* **DATA SUPPLIED**
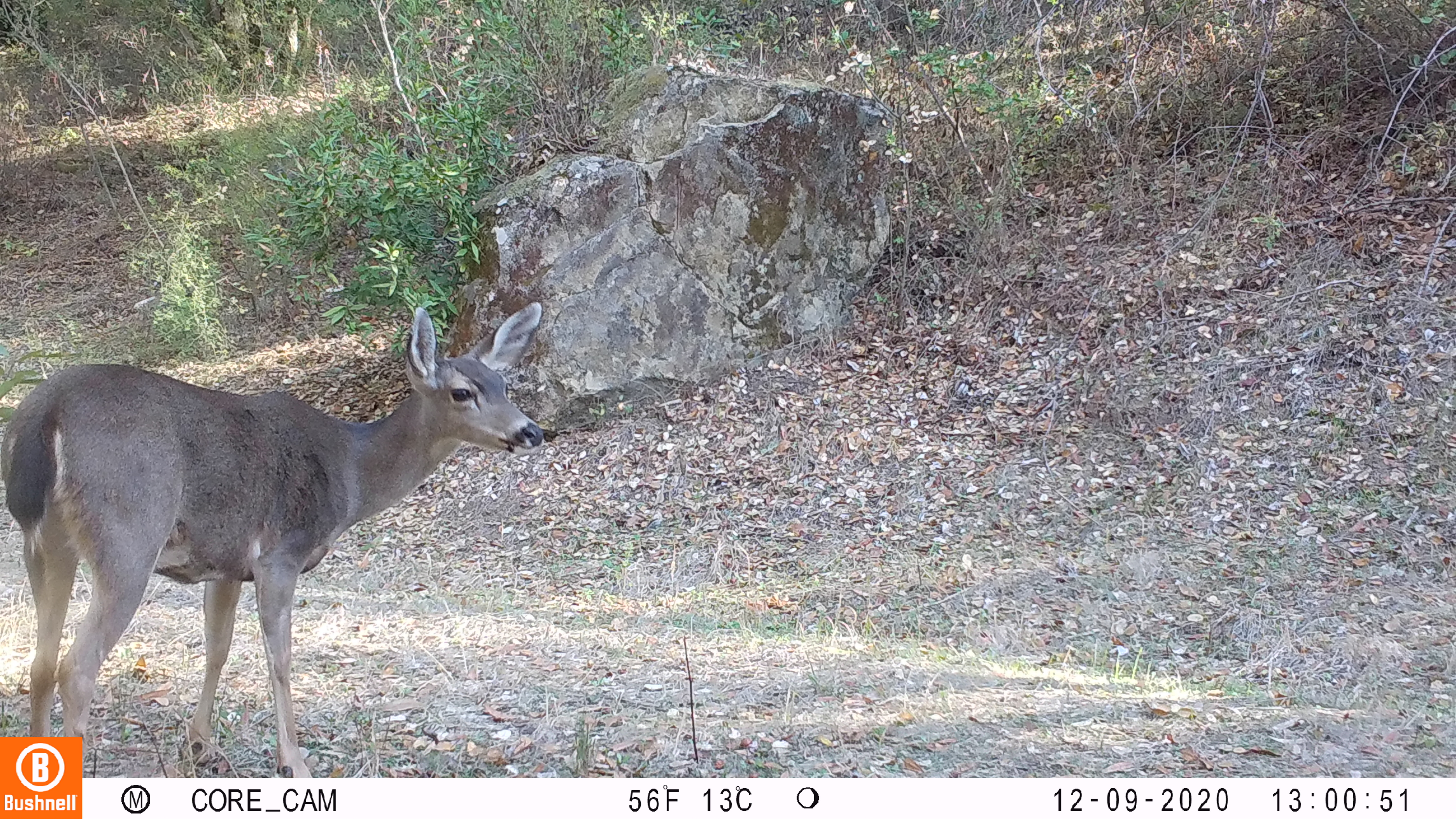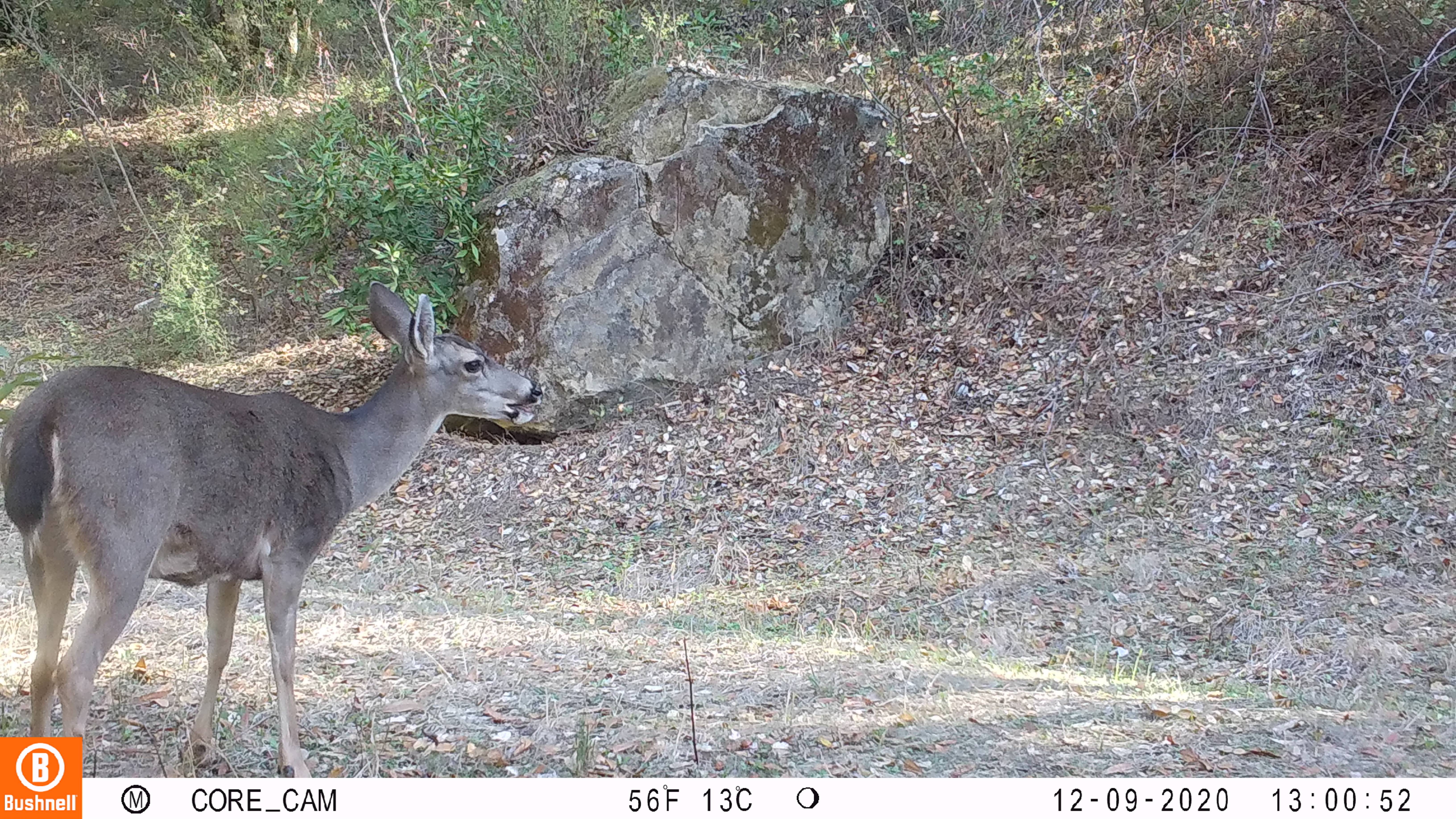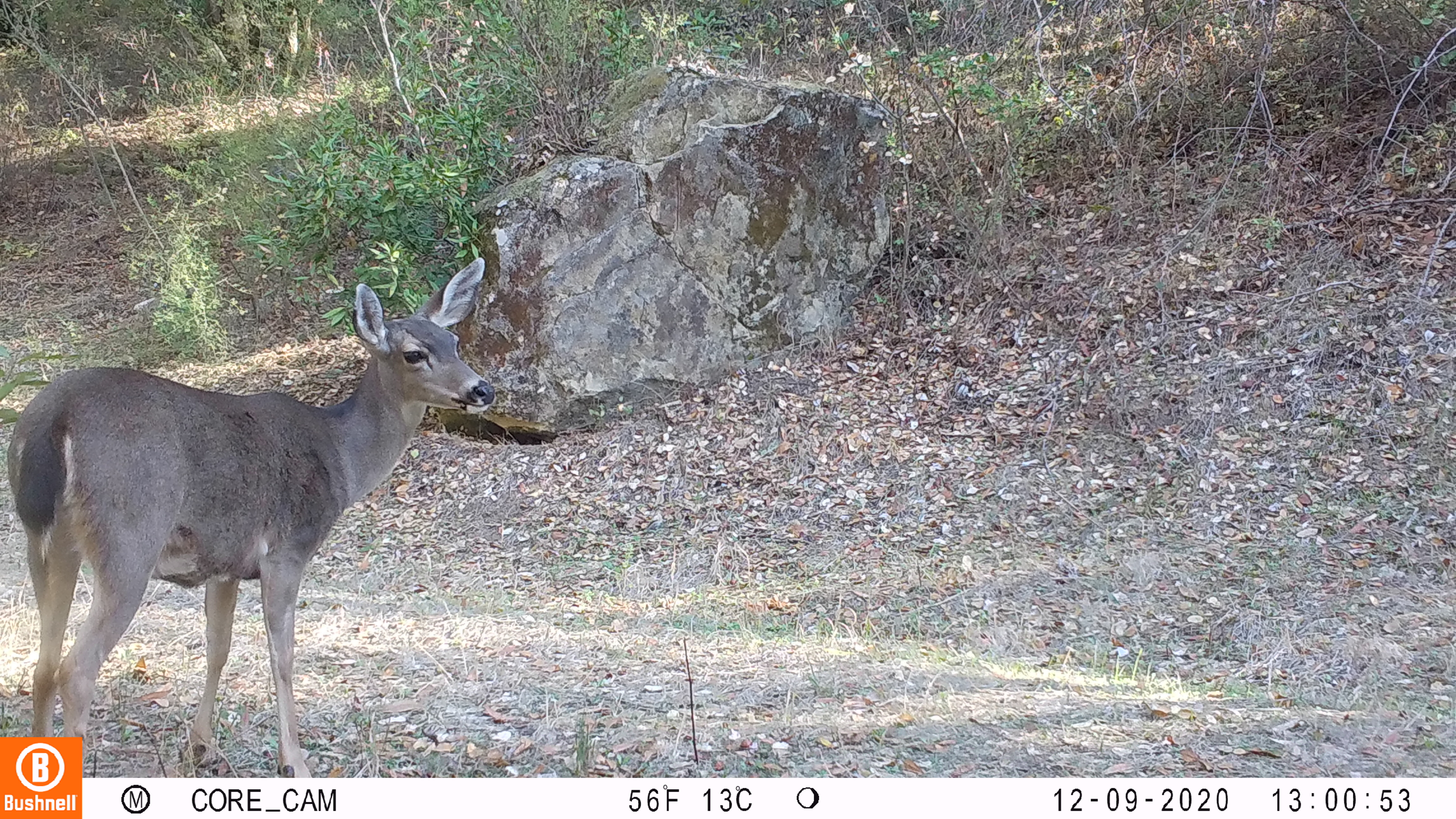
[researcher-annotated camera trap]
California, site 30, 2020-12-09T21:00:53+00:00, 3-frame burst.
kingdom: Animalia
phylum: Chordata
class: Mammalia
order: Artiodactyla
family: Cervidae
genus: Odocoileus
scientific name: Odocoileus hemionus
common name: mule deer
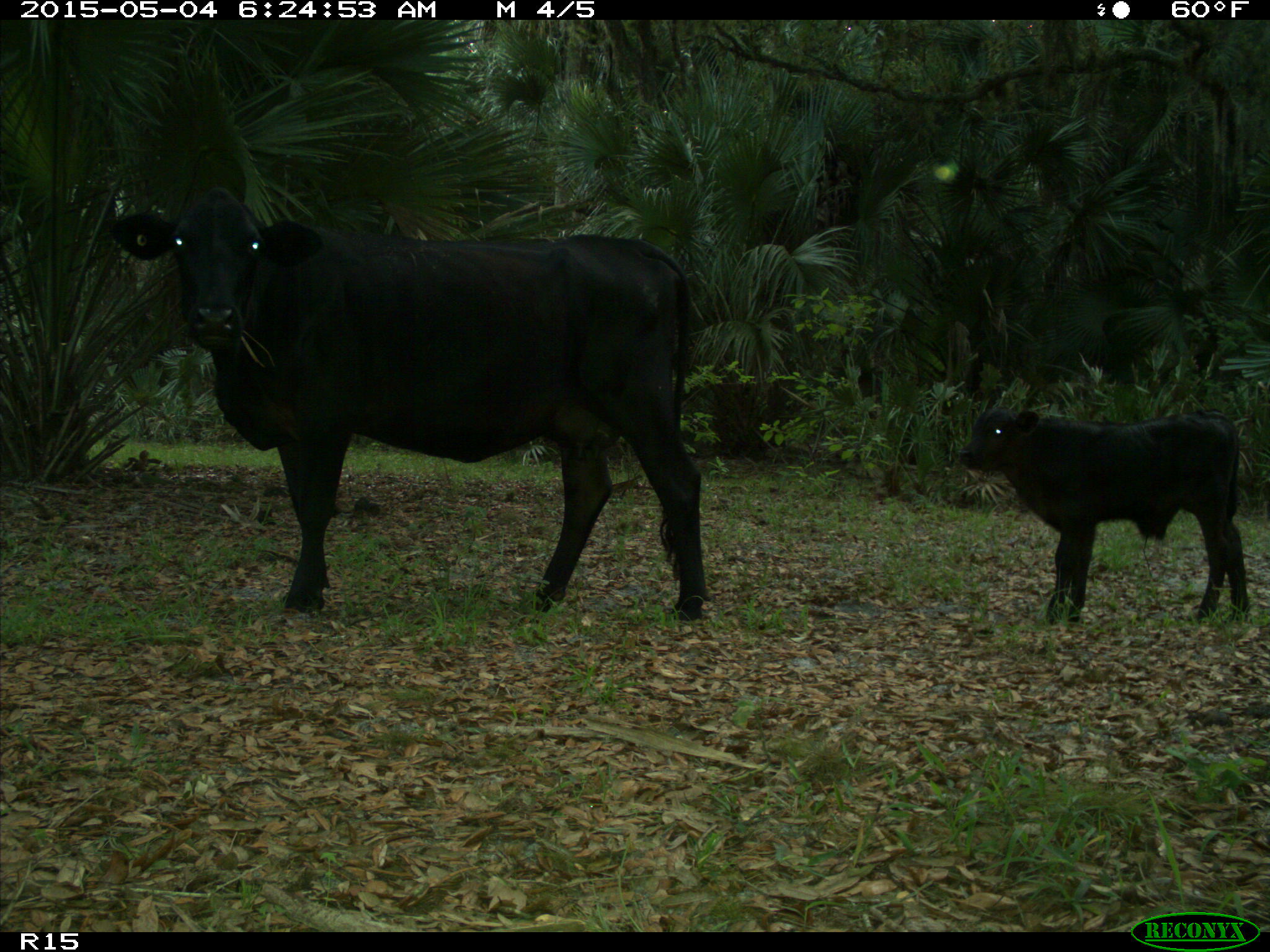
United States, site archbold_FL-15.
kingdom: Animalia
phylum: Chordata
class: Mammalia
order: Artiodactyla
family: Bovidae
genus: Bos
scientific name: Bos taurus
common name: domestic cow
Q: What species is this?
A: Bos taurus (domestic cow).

* **EXERCISE DIRECTIONS**
Above are the records; repeat them all exactly, without the pictures.

* **EXERCISE RESULT**
[researcher-annotated camera trap]
California, site 30, 2020-12-09T21:00:53+00:00, 3-frame burst.
kingdom: Animalia
phylum: Chordata
class: Mammalia
order: Artiodactyla
family: Cervidae
genus: Odocoileus
scientific name: Odocoileus hemionus
common name: mule deer
United States, site archbold_FL-15.
kingdom: Animalia
phylum: Chordata
class: Mammalia
order: Artiodactyla
family: Bovidae
genus: Bos
scientific name: Bos taurus
common name: domestic cow
Q: What species is this?
A: Bos taurus (domestic cow).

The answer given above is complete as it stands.